Cuento de Navidad
Nunca he escrito un cuento de navidad. Una vez por estas fechas estuve en Laponia, muy cerca del Círculo Polar Ártico, en un sitio de mala muerte llamado Jukasjaarvi y lo intenté, pero lo único que logré fue acabar bebiendo una caja de cervezas Spendrups en la sauna. Fuera era casi verano, veinticinco grados bajo cero y el aliento que se convertía en una estalactita. Ahora estoy en el Hospital Clínico Universitario de Santiago a los pies de la cama de mi madre escribiendo esta crónica mientras otra paciente del corazón me pregunta con la mirada a quién escribo. No es a los Reyes Magos, sino al Sergas. Una carta de amor al Sergas. Anoche la operación se suspendió porque el banco de sangre se quedó sin plasma. Algo habitual, según los doctores. Mi madre está en una habitación confortable, el personal es amable, el café de máquina es bueno, las visitas educadas. No puedo ponerle una sola falta a la atención de esos jóvenes facultativos que acuden cada hora a su habitación a tomar la fiebre, abrir una vía, traer la merienda, pincharle un dedo para el grupo sanguíneo o bajarla, como esta mañana, a realizar una resonancia magnética.
Los enfermos cuentan su vida de forma atropellada, en el duermevela de los tranquilizantes
En esas largas horas animadas por el temblor de los fluorescentes recordé entonces el viejo Hospital de Galicia con goteras en el techo, luces vacilantes y habitaciones donde se apilaban hasta cinco enfermos que ensayaban otra tantas maneras de morir ante la concurrencia de los familiares, amigos o curiosos. Me sorprende, antes y ahora, que sea tan fácil entrar en los hospitales, hurgar en la pena dentro de los hospitales, enchufar el ordenador y escribir una crónica en los hospitales a los pies del enfermo.
En el cabezal de mi madre han colocado un cartel con dos palabras, la primera XEXÚN y la segunda QUIRÓFANO. Todo bajo control. Conforta. Sin embargo los doctores siguen el mismo comportamiento de antaño, entran como una exhalación en la habitación, comprueban que el paciente sigue vivo, revisan un momento el expediente y casi no miran a los ojos cuando uno les pregunta algo tan simple como la duración estimada de la intervención o en qué parte está situada la dichosa válvula mitral. Tengo que estudiar anatomía por Internet. Es normal: todavía no saben si va a hacerse la operación a las ocho de la mañana o entrará algún herido de urgencias que acabará con las reservas de sangre en el banco. Aquí nadie sabe realmente nada. Los viejos pacientes que llevan tiempo internados hablan con una facilidad pasmosa de placas, vías, contrastes, implantes y arterias como si fueran el mismísimo Dr. Barnard. La atención es la mejor, pero las preguntas siguen siendo una impertinencia.
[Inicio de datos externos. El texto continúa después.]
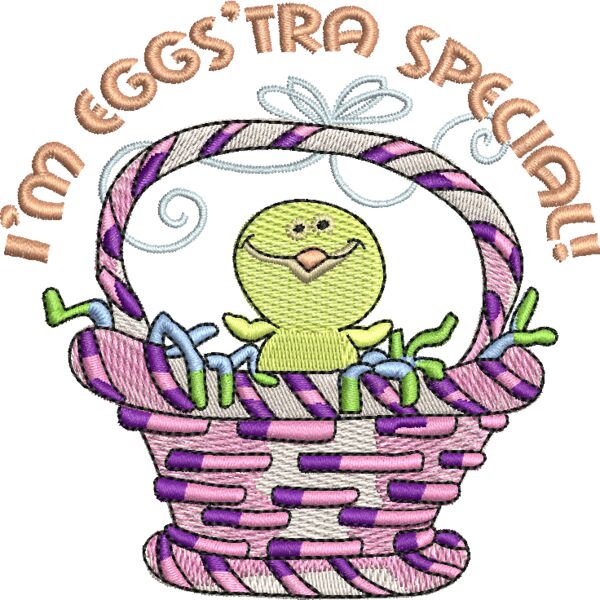 62830 Miniaturansicht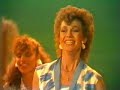 Dolly Dots - Love Me Just a Little Bit More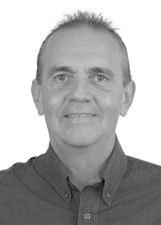 Foto de ORLANDO ANTONIO PEREIRA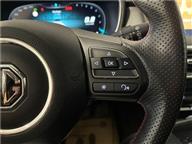 MG HS 1.5 T-GDI Comfort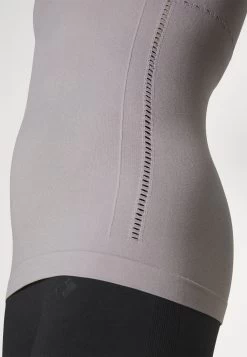 Top - Grey -Even&Odd 2c9ad271038f4c92869a784c1d53cc16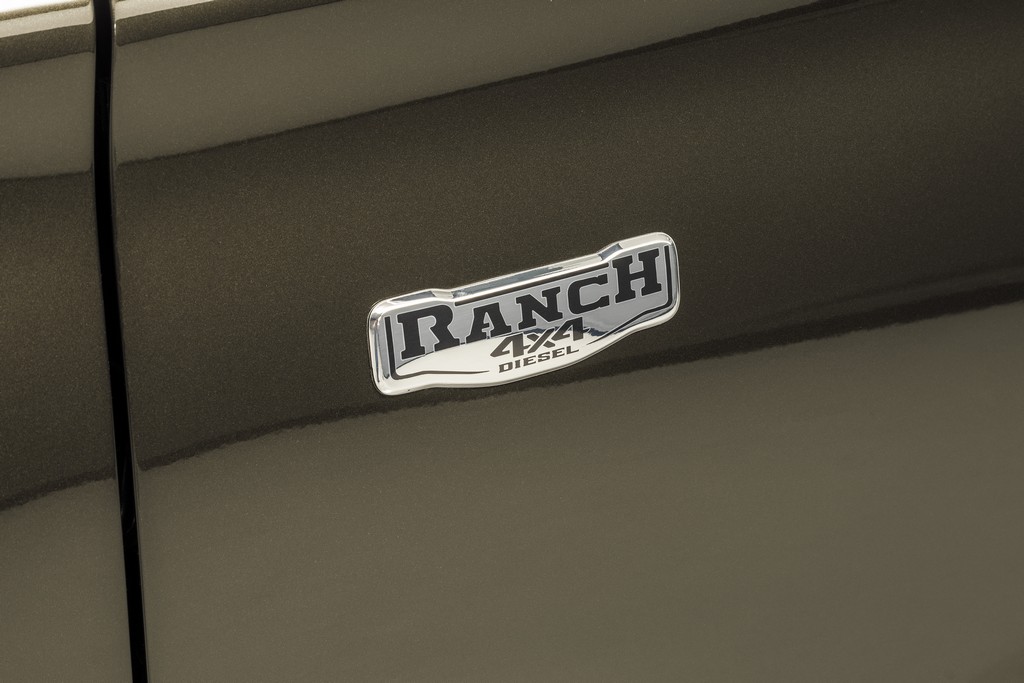 FIAT TORO RANCH 4X4 DIESEL, foto 18
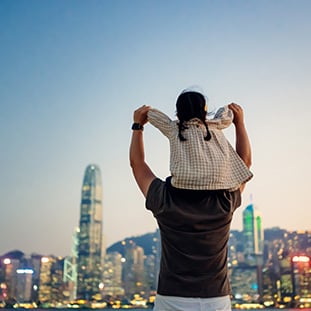 Nba Games Today Live Scores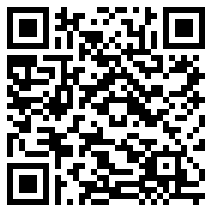Code QR de l'annonce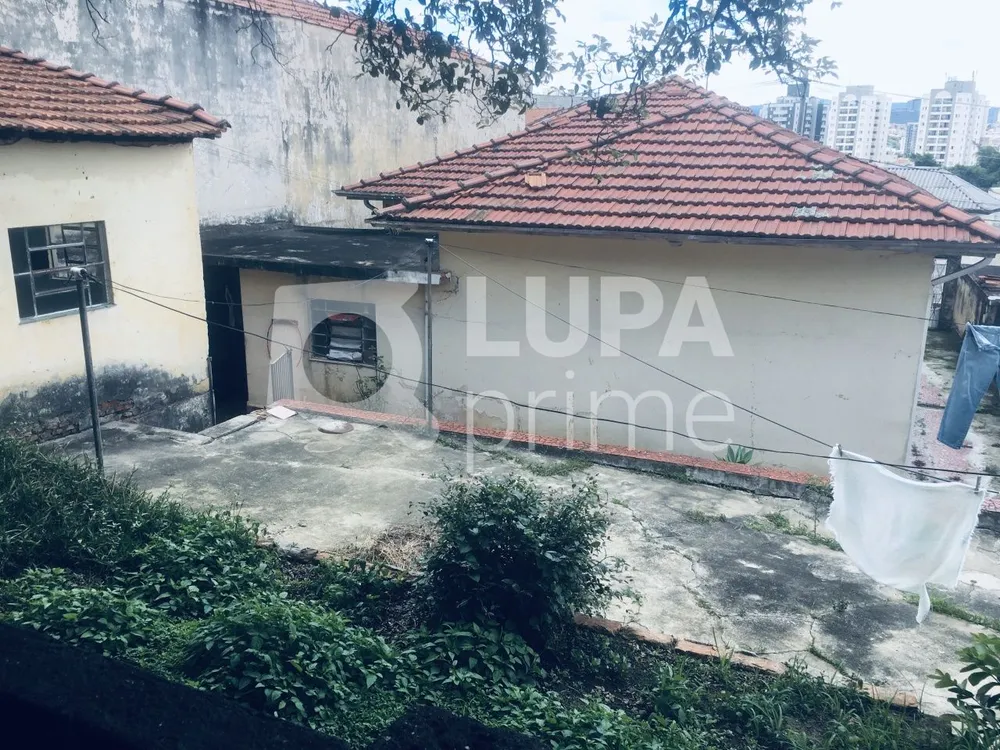 Casa, 3 quartos, 140 m² - Foto 12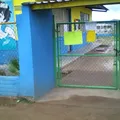 Rosario Vera Peñaloza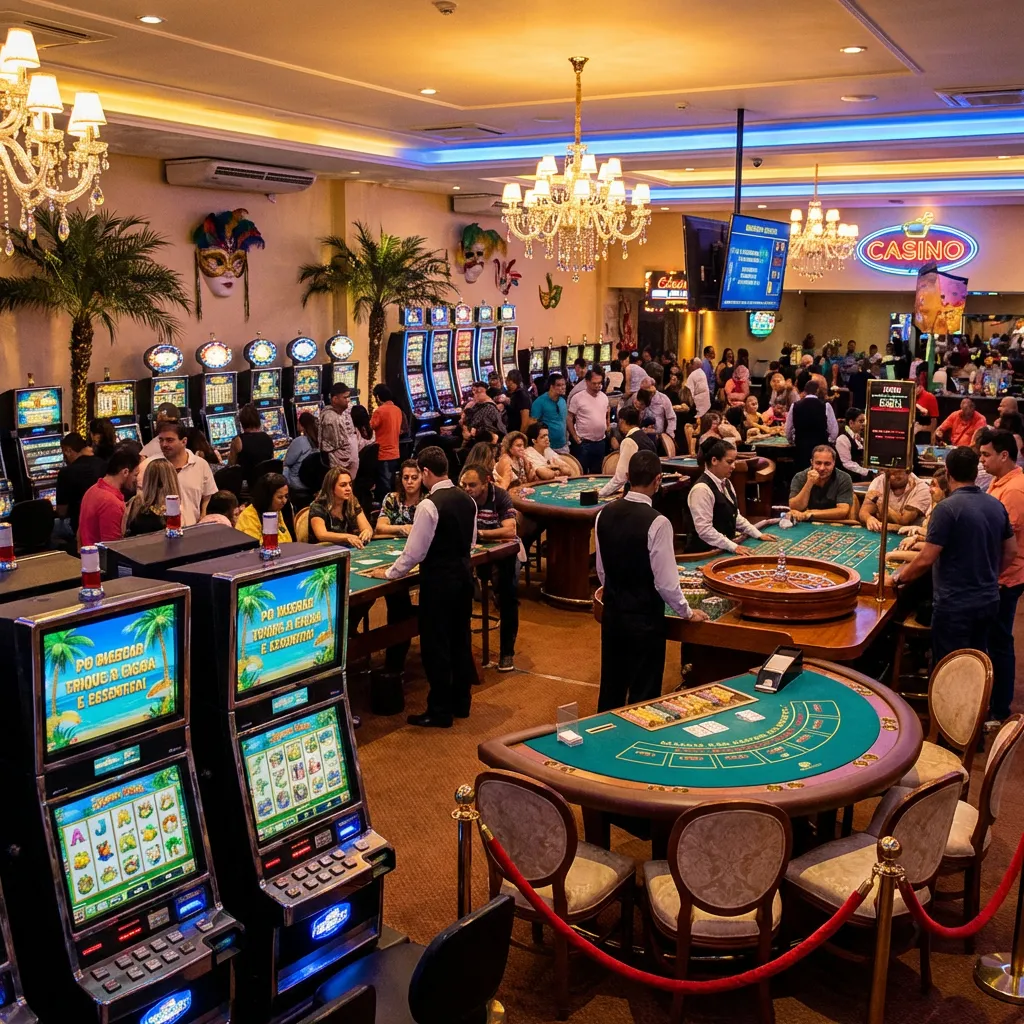 Bet Welcome Bonus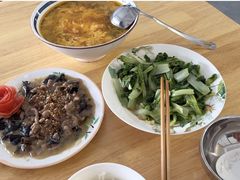 -嘉宝·叶妈妈私家月嫂(宜兴店)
El viejo hospital era como un leprosario. Las ambulancias tardaban un mundo en llegar a Santiago, cuando no se accidentaban antes por esos despeñaderos del Barbanza o de la Costa da Morte. Ahora hay autovía y las habitaciones son grandes y están bien iluminadas. Los pacientes provienen de toda Galicia. Los pacientes de una Galicia extremadamente envejecida. La gente mayor ya no hace preguntas. Quizás por eso no están acostumbrados, los doctores. Ven a alguien escribiendo a los pies de la cama y sospechan de las preguntas. Esas caras son de Fisterra, de Mazaricos, de Luou, de Laíño, de Cospeito, de Guitiriz, de Chantada... Los enfermos cuentan su vida de manera atropellada, en el duermevela de los tranquilizantes, de los antibióticos, de la nieve artificial que siempre hay en los hospitales, esa blancura cegadora.
Mi madre espera a que le extirpen el tumor y que le pongan una válvula. Los doctores hablan de fontanería. Miran otra vez el expediente y van camino de la siguiente tubería atascada, roñosa. Finalmente se produce el milagro: a la mañana siguiente, tras cinco angustiosas horas mi madre sale del quirófano camino de reanimación. El doctor es cauto. La operación no tuvo complicaciones. Ahora tendrá que despertarse del sueño y ver si el cerebro no ha sufrido lesiones. Esperamos al despertar. Mi madre me reconoce, saluda, trata de hablar a través de la mascarilla. Quiere saber qué hora es en el mundo. Está viva, tiene un corazón casi nuevo, es Navidad, gracias por todo Sergas.